• The task:
Make an exact copy of all the entries shown below.

(Collected data entries)
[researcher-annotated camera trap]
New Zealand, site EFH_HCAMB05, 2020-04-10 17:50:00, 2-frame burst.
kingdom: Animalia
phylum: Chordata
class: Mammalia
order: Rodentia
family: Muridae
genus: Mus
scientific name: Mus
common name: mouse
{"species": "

• Result of this task:
[researcher-annotated camera trap]
New Zealand, site EFH_HCAMB05, 2020-04-10 17:50:00, 2-frame burst.
kingdom: Animalia
phylum: Chordata
class: Mammalia
order: Rodentia
family: Muridae
genus: Mus
scientific name: Mus
common name: mouse
{"species": "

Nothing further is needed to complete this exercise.